Contraception has been increasingly entangled in the abortion debate in some conservative states, however. In Missouri, a women’s health care bill was stalled for months over concerns about expanding insurance coverage for birth control after some lawmakers falsely conflated birth control with medication abortion. In Arizona, Republicans unanimously blocked a Democratic effort to protect the right to contraception access. Tennessee Republicans blocked a bill that would have clarified that the state’s abortion ban would not affect contraceptive care or fertility treatments.

And in Virginia, Republican Gov. Glenn Youngkin vetoed bills from the Democratic-controlled Legislature that would have protected the right to contraception earlier this year. He said he supports the right to birth control but that “we cannot trample on the religious freedoms of Virginians.”

The Senate bill would make it federal law that an individual has the right to obtain contraceptives and to “engage in contraception,” and that health providers can provide them.

In the GOP-led House, Democratic Rep. Kathy Manning of North Carolina is leading a longshot effort to get enough signatures to discharge a similar version of the Senate’s contraception bill from committee and put it on the floor — a tactic used when leadership won’t bring up legislation for a vote.
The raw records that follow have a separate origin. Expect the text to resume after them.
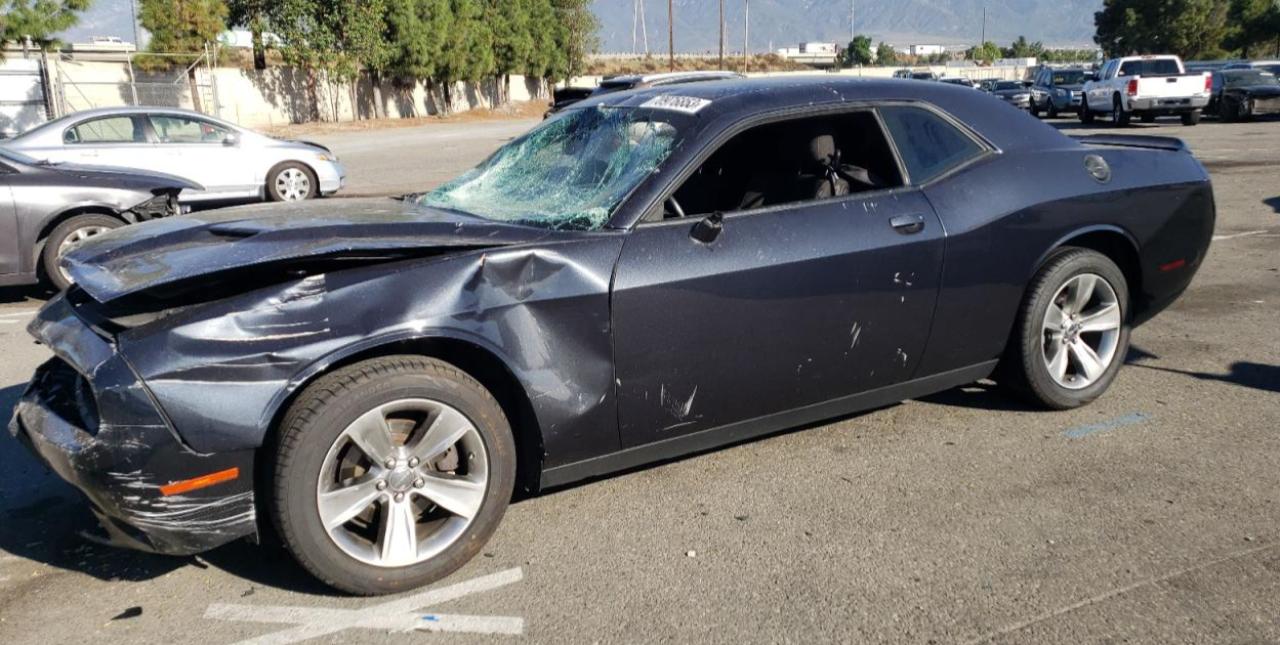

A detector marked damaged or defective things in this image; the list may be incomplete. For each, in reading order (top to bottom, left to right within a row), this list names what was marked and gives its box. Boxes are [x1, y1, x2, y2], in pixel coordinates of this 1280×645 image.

damaged front bumper [8, 296, 257, 555]
crumpled hood [62, 197, 550, 302]
shattered windshield [422, 107, 686, 231]
damaged dark gray coupe [7, 76, 1208, 593]
dented driver door [614, 191, 947, 447]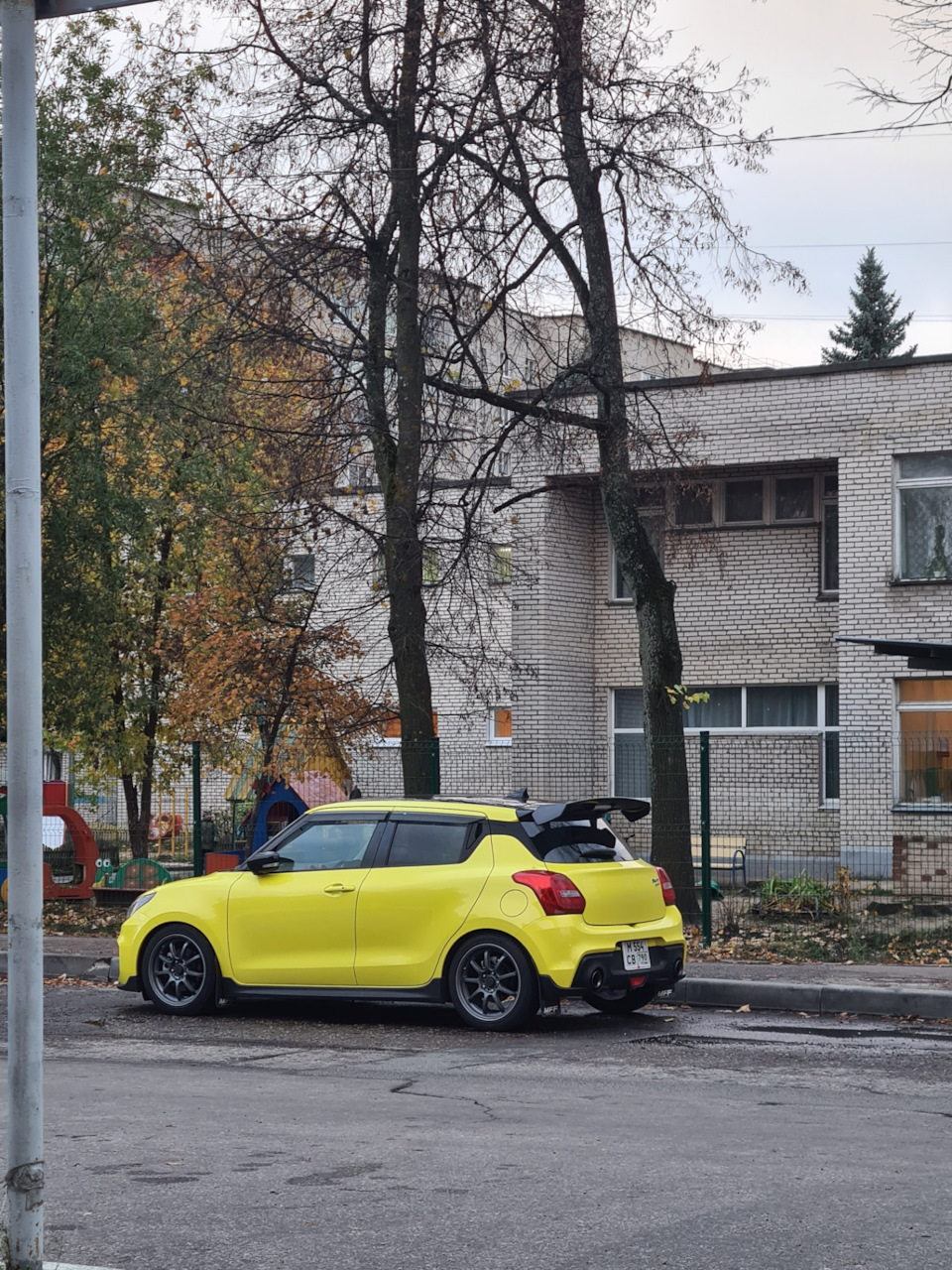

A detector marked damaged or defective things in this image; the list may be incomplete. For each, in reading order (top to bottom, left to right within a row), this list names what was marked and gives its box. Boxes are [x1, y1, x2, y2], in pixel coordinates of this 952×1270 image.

cracked asphalt [1, 984, 952, 1270]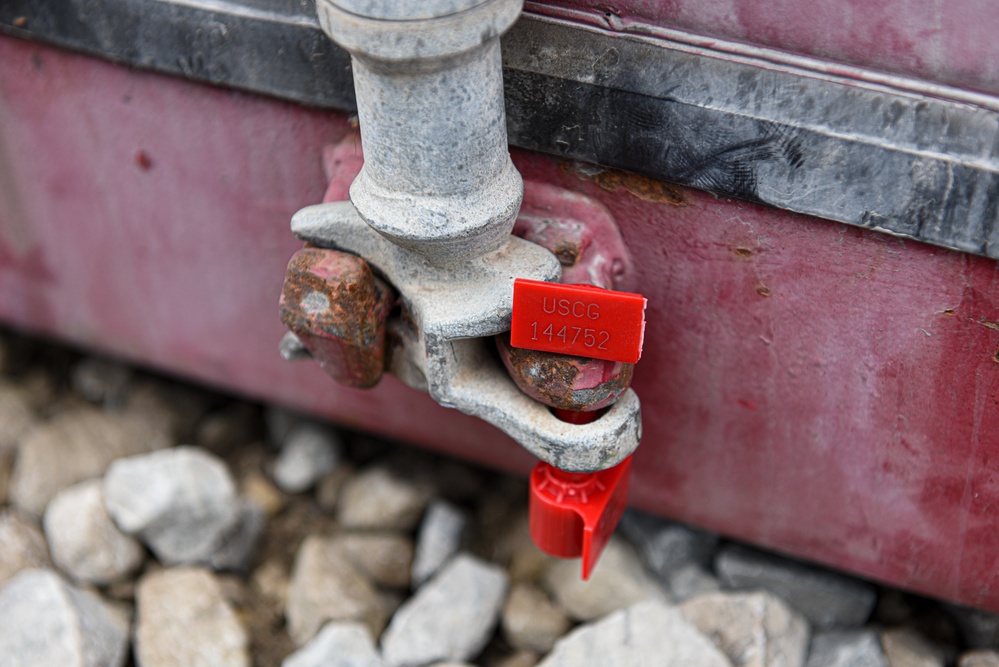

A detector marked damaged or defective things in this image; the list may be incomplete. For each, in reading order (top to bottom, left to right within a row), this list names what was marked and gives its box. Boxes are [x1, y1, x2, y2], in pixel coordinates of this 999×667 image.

corroded bolt [282, 248, 394, 388]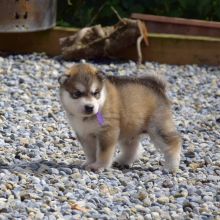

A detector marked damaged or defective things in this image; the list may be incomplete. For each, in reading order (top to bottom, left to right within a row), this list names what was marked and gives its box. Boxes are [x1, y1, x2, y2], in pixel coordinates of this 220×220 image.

rusty container [0, 0, 56, 32]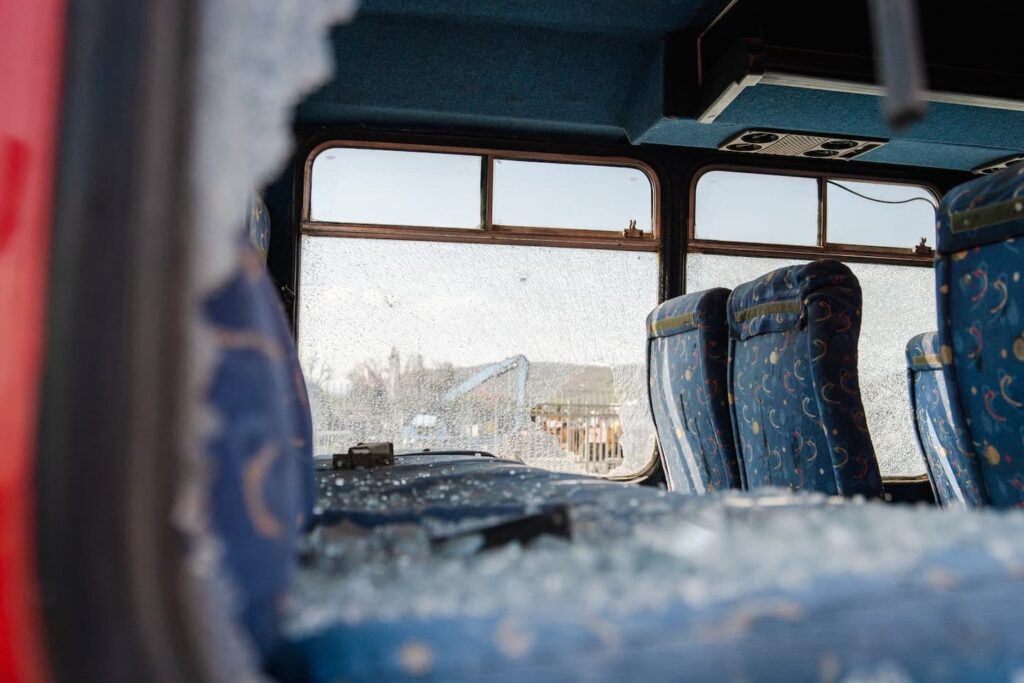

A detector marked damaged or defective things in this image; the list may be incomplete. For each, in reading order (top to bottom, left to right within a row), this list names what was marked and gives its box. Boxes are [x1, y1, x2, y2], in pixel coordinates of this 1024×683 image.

shattered window [299, 237, 659, 479]
shattered window [688, 253, 937, 479]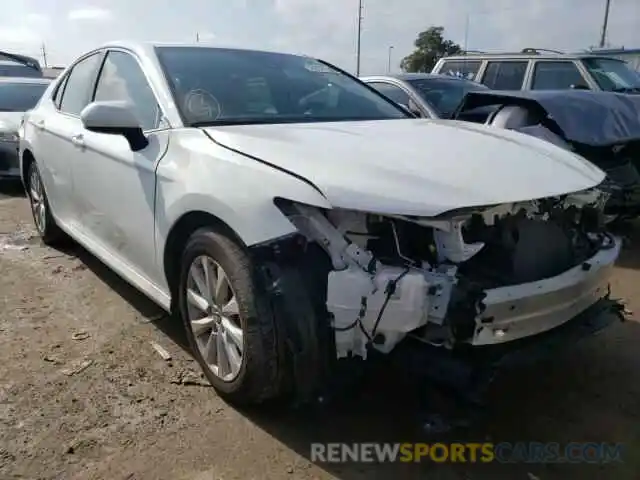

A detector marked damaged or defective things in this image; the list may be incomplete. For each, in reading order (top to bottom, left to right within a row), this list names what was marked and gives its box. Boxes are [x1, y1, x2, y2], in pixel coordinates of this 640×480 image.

damaged white car [20, 42, 624, 404]
damaged car in background [20, 42, 624, 408]
damaged front end [268, 184, 624, 368]
missing front bumper [470, 235, 620, 344]
damaged car in background [456, 90, 640, 223]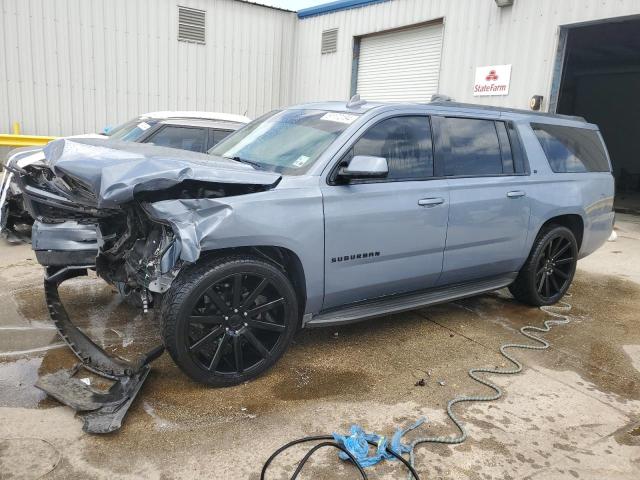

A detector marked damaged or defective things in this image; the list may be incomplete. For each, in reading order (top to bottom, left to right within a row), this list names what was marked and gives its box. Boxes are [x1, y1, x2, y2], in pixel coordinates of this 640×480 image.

damaged front end [11, 138, 278, 432]
crumpled hood [40, 137, 280, 208]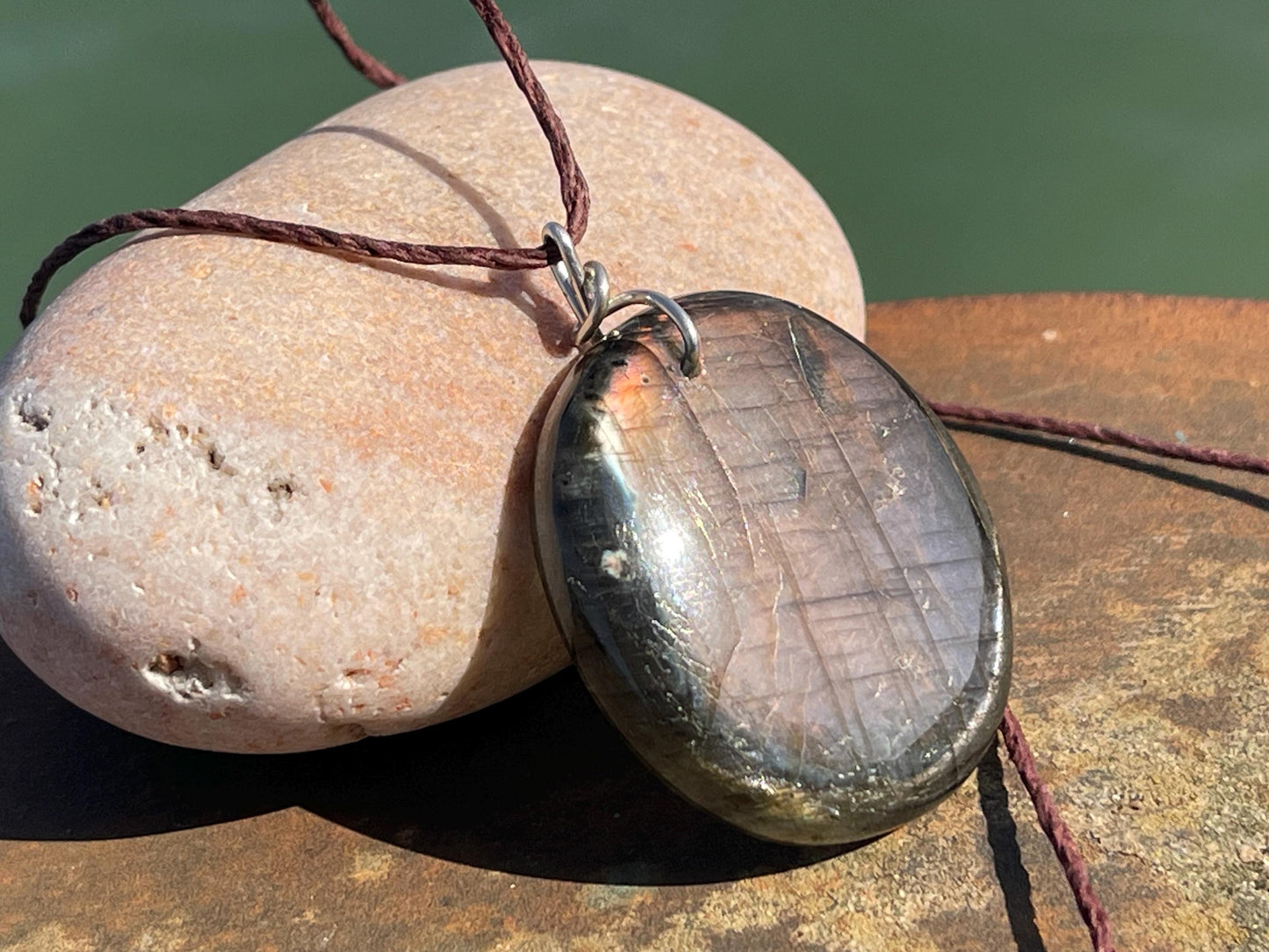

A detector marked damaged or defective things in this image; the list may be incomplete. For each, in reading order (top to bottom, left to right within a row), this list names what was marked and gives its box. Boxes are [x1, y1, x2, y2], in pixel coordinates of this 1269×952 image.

rusty metal surface [2, 295, 1269, 948]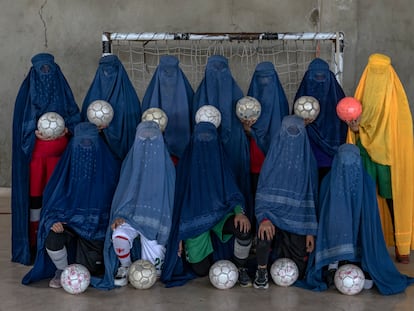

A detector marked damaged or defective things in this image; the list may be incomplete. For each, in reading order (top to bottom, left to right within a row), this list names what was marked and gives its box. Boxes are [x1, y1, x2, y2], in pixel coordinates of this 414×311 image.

cracked concrete wall [0, 0, 412, 185]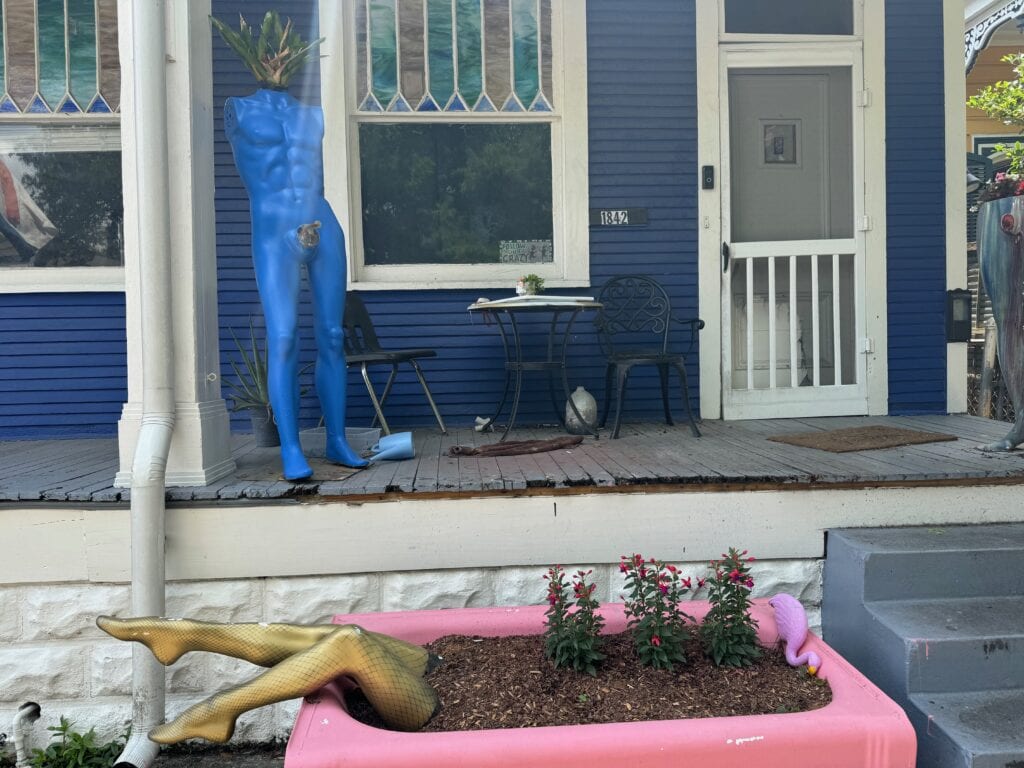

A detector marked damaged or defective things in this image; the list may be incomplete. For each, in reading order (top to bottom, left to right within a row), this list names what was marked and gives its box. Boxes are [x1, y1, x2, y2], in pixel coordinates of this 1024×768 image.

rusty metal object on porch [450, 436, 585, 454]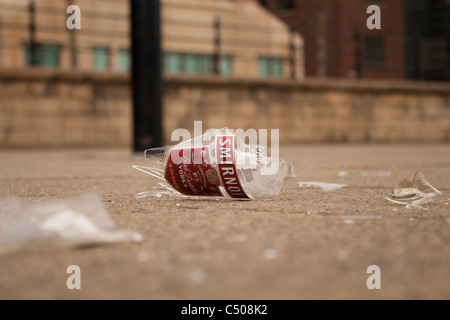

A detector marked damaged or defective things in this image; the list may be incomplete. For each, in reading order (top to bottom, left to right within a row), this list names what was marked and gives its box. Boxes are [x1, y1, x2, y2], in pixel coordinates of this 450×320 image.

shattered glass piece [384, 170, 442, 205]
shattered glass piece [0, 191, 142, 256]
Schumer said that the legislation designed to protect IVF access will come up in the Senate next week.

That bill comes after Alabama’s Supreme Court ruled frozen embryos can be considered children under state law earlier this year, causing several clinics to suspend IVF treatments. The state later enacted a law providing legal protections for IVF clinics, but Democrats have argued that Congress should act to guarantee nationwide access to reproductive care to try and prevent courts from making those decisions.

“Democrats will act to safeguard and strengthen IVF access for all Americans, so that everyone has a chance to start a family,” Schumer said.